Camoufler son anxiété

Il est possible qu’elle soit trop jeune pour prendre conscience de ma nouvelle réalité financière, mais elle risque toutefois de ressentir mon stress. Cet été, l’anxiété s’est invitée chez nous comme Fred et Alicia dans une maison mixte d’OD, et selon Isabelle Landry, c’est là que le danger guette. « Si le parent transmet ses inquiétudes à son enfant, sa déception, sa peine, ça peut se compliquer », affirme-t-elle. L’enfant reproduit bien souvent les comportements de son modèle parental, il est donc préférable d’aller chercher les outils nécessaires pour mieux gérer son anxiété. On évitera que l’enfant s’inquiète pour des raisons qui ne lui appartiennent pas.

J’ai quand même fini par vendre ma voitureet j’ai commencé à dire non plus souvent à ma fille, quand elle me demandait de lui acheter des trucs non-essentiels, comme une quatorzième poupée. J’ai eu peur que ces changements ne l’inquiètent.

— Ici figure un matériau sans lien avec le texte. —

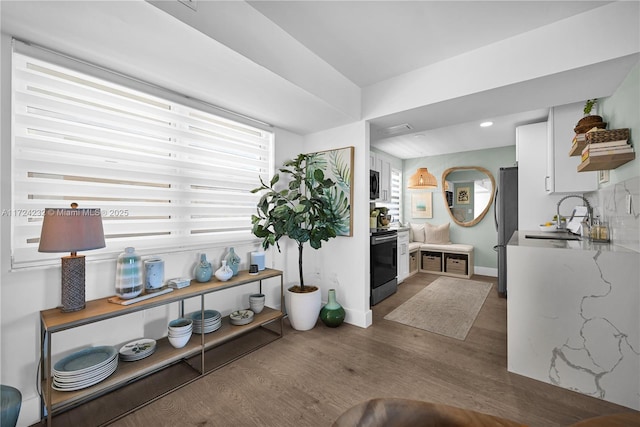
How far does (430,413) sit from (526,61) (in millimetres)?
2480

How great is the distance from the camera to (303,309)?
113 inches

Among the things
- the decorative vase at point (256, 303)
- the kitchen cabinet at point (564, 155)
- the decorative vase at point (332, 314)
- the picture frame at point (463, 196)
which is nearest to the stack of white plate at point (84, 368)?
the decorative vase at point (256, 303)

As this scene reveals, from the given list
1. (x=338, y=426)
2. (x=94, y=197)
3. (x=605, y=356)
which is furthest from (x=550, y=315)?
(x=94, y=197)

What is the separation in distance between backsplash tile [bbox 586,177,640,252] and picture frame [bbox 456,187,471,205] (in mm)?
3076

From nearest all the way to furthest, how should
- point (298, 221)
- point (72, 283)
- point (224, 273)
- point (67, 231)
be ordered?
point (67, 231) < point (72, 283) < point (224, 273) < point (298, 221)

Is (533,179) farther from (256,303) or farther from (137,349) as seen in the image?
(137,349)

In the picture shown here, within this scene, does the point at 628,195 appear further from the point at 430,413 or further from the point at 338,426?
the point at 338,426

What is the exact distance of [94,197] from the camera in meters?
1.91

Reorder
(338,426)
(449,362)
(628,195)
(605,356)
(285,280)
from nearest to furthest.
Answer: (338,426), (605,356), (628,195), (449,362), (285,280)

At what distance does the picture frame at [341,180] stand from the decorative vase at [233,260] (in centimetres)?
116

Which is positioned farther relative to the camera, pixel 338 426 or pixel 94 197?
pixel 94 197

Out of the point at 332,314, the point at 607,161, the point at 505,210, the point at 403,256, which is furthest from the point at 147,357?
the point at 505,210

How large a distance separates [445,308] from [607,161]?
2262mm

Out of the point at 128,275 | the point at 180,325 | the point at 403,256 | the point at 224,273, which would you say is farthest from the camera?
the point at 403,256
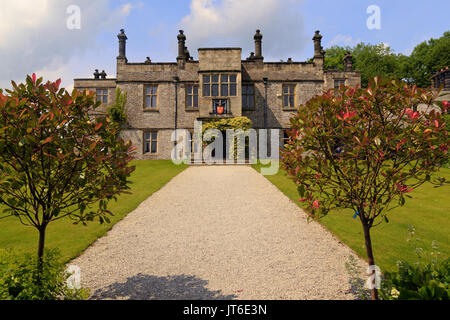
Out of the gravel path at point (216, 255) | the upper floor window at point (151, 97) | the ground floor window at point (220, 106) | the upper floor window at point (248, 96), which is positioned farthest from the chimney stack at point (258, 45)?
the gravel path at point (216, 255)

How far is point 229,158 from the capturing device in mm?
21656

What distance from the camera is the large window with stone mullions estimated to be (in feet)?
76.4

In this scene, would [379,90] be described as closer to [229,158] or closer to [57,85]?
[57,85]

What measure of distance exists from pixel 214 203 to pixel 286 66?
19820 millimetres

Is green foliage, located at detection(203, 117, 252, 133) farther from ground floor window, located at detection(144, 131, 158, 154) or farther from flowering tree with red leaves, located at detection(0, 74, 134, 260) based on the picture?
flowering tree with red leaves, located at detection(0, 74, 134, 260)

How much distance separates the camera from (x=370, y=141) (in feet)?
11.2

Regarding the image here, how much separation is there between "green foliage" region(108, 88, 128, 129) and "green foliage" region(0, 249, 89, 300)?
866 inches

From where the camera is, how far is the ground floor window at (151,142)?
24.8m

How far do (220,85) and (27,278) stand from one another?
21759 mm

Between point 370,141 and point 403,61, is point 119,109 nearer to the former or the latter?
point 370,141

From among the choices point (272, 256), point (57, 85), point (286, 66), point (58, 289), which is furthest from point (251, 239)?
point (286, 66)

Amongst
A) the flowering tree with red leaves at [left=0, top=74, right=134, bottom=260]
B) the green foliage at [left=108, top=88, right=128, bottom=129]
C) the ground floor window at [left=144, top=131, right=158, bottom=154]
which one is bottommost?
the flowering tree with red leaves at [left=0, top=74, right=134, bottom=260]

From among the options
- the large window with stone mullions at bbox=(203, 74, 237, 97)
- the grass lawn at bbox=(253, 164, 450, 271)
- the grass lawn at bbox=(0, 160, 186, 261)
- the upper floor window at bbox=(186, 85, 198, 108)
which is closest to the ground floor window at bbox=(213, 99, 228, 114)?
the large window with stone mullions at bbox=(203, 74, 237, 97)

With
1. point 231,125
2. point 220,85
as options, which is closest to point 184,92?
point 220,85
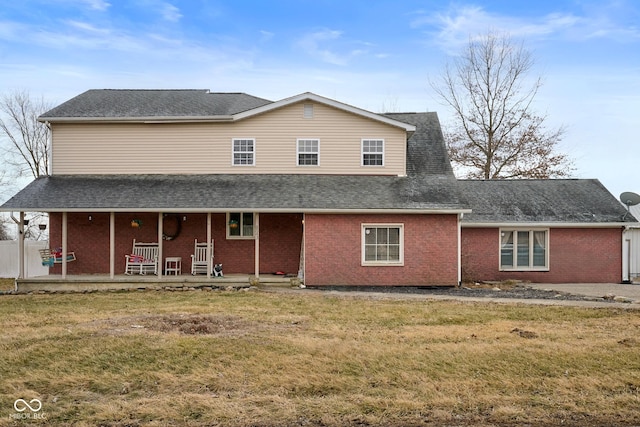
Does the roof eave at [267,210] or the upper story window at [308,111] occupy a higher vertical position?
the upper story window at [308,111]

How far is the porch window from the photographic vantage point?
20.3 metres

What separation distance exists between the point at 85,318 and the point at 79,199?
748 cm

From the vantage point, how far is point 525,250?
827 inches

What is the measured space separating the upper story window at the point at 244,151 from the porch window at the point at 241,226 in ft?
5.80

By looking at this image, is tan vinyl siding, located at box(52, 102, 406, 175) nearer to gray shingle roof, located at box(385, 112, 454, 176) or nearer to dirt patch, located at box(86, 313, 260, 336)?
gray shingle roof, located at box(385, 112, 454, 176)

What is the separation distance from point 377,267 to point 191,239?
21.3 ft

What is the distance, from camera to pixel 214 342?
9539 mm

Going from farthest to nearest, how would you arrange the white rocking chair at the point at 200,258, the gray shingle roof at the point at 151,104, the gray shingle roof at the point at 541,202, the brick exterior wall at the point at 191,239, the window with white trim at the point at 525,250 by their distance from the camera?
1. the window with white trim at the point at 525,250
2. the gray shingle roof at the point at 541,202
3. the gray shingle roof at the point at 151,104
4. the brick exterior wall at the point at 191,239
5. the white rocking chair at the point at 200,258

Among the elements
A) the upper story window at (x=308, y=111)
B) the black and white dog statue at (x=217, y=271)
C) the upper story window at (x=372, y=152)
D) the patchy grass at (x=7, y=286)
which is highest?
the upper story window at (x=308, y=111)

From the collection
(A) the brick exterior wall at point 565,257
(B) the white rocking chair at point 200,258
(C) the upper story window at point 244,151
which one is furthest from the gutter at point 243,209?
(A) the brick exterior wall at point 565,257

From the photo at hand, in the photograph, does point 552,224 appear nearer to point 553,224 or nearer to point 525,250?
point 553,224

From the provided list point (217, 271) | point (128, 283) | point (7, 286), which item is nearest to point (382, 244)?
point (217, 271)

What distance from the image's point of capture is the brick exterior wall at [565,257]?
2075 cm

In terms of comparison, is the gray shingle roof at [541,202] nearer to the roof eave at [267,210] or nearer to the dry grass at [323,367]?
the roof eave at [267,210]
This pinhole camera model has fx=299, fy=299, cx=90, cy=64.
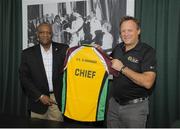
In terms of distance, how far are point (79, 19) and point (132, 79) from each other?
152cm

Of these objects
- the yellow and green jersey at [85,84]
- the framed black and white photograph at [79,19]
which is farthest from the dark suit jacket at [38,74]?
the framed black and white photograph at [79,19]

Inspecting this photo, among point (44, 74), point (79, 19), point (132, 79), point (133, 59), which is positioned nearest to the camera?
point (132, 79)

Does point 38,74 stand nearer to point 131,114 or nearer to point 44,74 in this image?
point 44,74

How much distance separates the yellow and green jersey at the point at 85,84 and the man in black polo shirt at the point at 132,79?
0.15 metres

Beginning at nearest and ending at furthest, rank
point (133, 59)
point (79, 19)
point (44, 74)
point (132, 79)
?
point (132, 79) → point (133, 59) → point (44, 74) → point (79, 19)

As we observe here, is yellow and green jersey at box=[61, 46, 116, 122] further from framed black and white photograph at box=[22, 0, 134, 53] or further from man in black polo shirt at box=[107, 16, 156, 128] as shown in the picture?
framed black and white photograph at box=[22, 0, 134, 53]

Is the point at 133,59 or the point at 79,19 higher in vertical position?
the point at 79,19

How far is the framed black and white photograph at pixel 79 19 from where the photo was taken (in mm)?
3541

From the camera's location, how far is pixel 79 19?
3768 millimetres

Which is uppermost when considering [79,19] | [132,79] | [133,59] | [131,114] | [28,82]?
[79,19]

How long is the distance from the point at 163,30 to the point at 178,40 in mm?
196

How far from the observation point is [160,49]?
331 centimetres

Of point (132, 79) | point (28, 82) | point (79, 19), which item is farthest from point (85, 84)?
point (79, 19)

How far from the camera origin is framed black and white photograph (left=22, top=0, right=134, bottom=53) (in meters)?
3.54
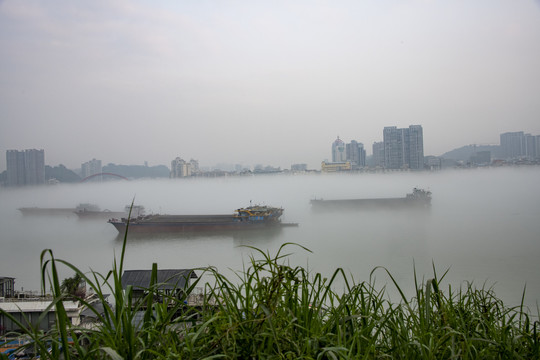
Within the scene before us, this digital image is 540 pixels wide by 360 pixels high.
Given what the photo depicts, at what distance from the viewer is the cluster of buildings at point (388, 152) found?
420 centimetres

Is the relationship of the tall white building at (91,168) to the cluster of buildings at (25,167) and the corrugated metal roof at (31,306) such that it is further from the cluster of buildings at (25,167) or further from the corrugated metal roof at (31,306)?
the corrugated metal roof at (31,306)

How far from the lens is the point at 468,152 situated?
4418 mm

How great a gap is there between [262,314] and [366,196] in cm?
410

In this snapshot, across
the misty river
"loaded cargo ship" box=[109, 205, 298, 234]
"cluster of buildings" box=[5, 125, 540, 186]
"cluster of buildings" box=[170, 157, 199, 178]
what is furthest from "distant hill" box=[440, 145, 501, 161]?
"cluster of buildings" box=[170, 157, 199, 178]

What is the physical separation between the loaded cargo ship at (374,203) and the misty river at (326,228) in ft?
0.21

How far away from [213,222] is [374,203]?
1.94 metres

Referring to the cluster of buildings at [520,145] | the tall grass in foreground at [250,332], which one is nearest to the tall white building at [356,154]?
the cluster of buildings at [520,145]

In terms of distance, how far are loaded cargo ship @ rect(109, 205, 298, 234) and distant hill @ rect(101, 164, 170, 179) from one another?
1.64 feet

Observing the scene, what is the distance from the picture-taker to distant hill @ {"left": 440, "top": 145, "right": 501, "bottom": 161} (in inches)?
171

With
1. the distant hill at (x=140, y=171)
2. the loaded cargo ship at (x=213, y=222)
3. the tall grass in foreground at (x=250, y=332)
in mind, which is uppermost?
the distant hill at (x=140, y=171)

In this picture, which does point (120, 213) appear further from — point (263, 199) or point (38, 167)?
point (263, 199)

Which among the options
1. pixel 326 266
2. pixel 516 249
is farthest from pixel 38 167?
pixel 516 249

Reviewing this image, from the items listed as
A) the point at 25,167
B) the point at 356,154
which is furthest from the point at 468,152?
the point at 25,167

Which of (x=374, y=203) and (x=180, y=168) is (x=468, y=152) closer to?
(x=374, y=203)
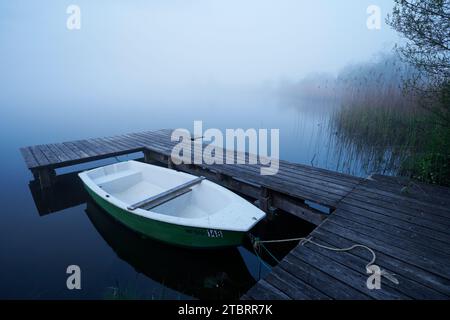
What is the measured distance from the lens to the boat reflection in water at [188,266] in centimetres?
287

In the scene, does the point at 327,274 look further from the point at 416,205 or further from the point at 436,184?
the point at 436,184

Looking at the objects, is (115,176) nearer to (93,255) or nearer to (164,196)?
(93,255)

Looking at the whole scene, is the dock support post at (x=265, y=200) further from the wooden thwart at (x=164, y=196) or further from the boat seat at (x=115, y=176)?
the boat seat at (x=115, y=176)

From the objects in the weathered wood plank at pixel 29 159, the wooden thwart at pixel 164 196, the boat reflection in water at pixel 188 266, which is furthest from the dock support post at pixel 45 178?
the wooden thwart at pixel 164 196

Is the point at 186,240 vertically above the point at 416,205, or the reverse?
the point at 416,205

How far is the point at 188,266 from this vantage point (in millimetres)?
3188

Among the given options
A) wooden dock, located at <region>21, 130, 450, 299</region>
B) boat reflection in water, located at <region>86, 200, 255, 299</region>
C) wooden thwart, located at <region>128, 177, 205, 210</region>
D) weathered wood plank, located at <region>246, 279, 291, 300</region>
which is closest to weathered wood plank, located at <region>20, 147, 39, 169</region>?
wooden dock, located at <region>21, 130, 450, 299</region>

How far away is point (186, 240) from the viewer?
9.95 ft

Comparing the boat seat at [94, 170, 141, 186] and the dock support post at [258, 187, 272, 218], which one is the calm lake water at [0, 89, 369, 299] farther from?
the boat seat at [94, 170, 141, 186]

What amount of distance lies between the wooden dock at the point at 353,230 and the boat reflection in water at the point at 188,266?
1.08 meters

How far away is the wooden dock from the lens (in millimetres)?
1820
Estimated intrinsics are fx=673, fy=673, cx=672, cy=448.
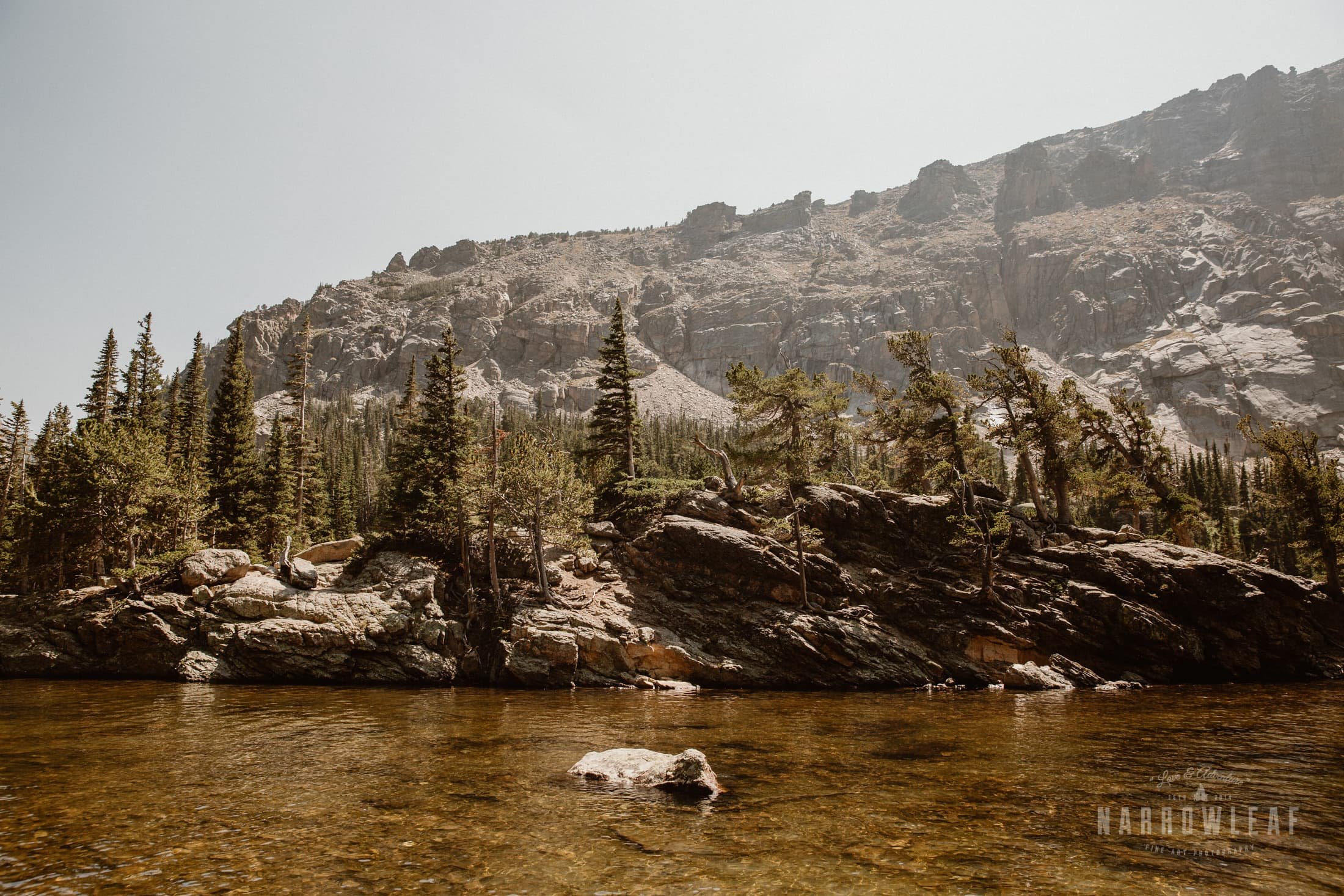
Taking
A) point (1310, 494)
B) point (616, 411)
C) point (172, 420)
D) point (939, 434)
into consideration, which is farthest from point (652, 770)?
point (172, 420)

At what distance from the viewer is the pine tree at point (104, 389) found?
49.2 metres

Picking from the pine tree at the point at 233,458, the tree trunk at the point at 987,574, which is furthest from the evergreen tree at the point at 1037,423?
the pine tree at the point at 233,458

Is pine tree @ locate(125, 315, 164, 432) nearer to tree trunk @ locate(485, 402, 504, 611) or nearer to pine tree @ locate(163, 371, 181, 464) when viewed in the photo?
pine tree @ locate(163, 371, 181, 464)

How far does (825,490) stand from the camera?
39969mm

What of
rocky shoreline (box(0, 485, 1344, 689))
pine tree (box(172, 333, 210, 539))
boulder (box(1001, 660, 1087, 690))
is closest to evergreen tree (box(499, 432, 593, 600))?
rocky shoreline (box(0, 485, 1344, 689))

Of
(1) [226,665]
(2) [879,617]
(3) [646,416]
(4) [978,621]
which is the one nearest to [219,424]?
(1) [226,665]

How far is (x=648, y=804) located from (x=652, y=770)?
1422 mm

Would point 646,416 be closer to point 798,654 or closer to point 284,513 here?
point 284,513

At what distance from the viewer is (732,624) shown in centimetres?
3434

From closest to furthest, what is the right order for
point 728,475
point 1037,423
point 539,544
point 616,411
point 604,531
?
1. point 539,544
2. point 1037,423
3. point 604,531
4. point 728,475
5. point 616,411

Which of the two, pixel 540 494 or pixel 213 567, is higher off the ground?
pixel 540 494

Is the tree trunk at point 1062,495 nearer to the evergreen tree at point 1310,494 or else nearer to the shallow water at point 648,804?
the evergreen tree at point 1310,494

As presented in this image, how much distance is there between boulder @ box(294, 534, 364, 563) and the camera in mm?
39375

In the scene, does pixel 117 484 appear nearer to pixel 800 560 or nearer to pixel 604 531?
pixel 604 531
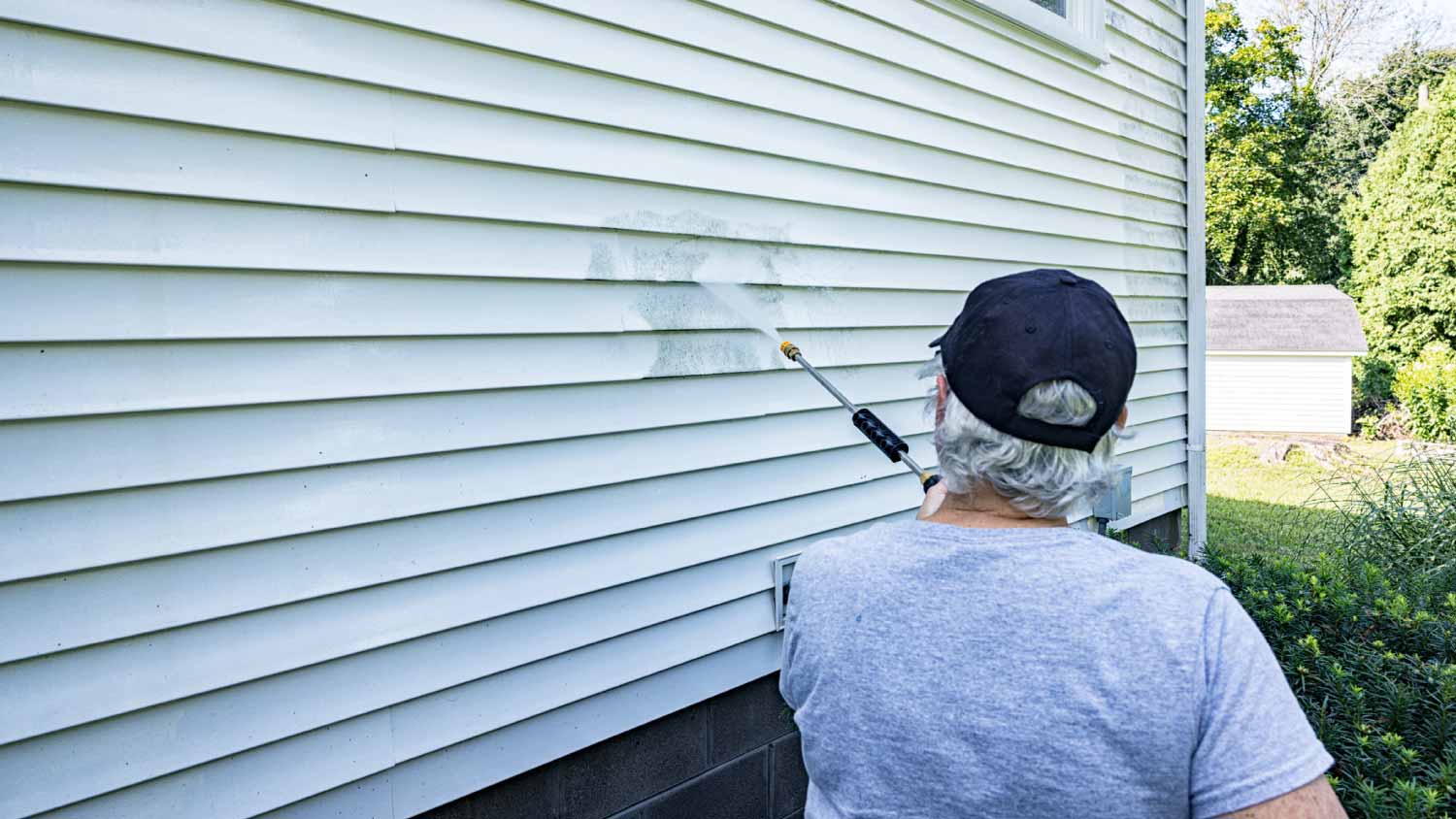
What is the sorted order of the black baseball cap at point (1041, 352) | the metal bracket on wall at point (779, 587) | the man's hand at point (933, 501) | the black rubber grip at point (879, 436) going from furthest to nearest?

Selon la travailleuse sociale, la clé de la transition budgétaire en douceur est dans l’attitude du parent.

« S’il adapte son budget et ses dépenses, s’il est confiant dans sa façon de faire et s’il est rassurant en informant son enfant qu’il n’est pas possible d’acheter tel ou tel truc, l’enfant comprendra que son parent ne peut pas l’acheter. »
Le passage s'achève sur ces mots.